Collected data

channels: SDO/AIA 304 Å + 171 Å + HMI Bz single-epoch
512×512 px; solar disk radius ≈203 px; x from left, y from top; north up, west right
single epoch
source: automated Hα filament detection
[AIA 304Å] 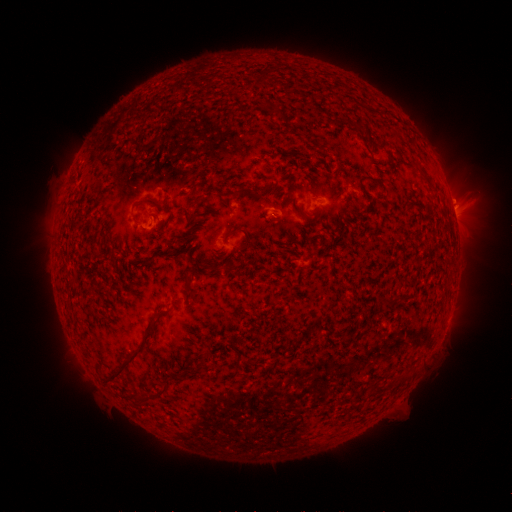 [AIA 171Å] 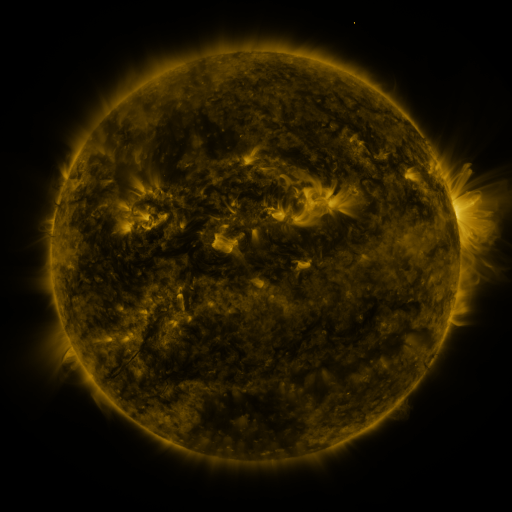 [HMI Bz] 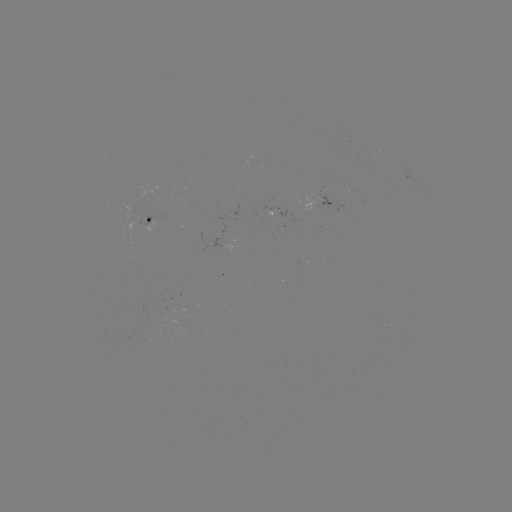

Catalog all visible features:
filament: <bbox>336, 160, 342, 172</bbox>
filament: <bbox>365, 176, 377, 183</bbox>
filament: <bbox>236, 185, 271, 196</bbox>
filament: <bbox>195, 196, 205, 204</bbox>
filament: <bbox>137, 197, 154, 204</bbox>
filament: <bbox>271, 212, 283, 221</bbox>
filament: <bbox>229, 227, 250, 246</bbox>
filament: <bbox>205, 261, 215, 271</bbox>
filament: <bbox>183, 276, 196, 294</bbox>
filament: <bbox>105, 313, 156, 381</bbox>
filament: <bbox>233, 354, 240, 366</bbox>
filament: <bbox>157, 376, 170, 395</bbox>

Objective: Return each line of the listing above that contains the string 'single'.

Written solution:
channels: SDO/AIA 304 Å + 171 Å + HMI Bz single-epoch
single epoch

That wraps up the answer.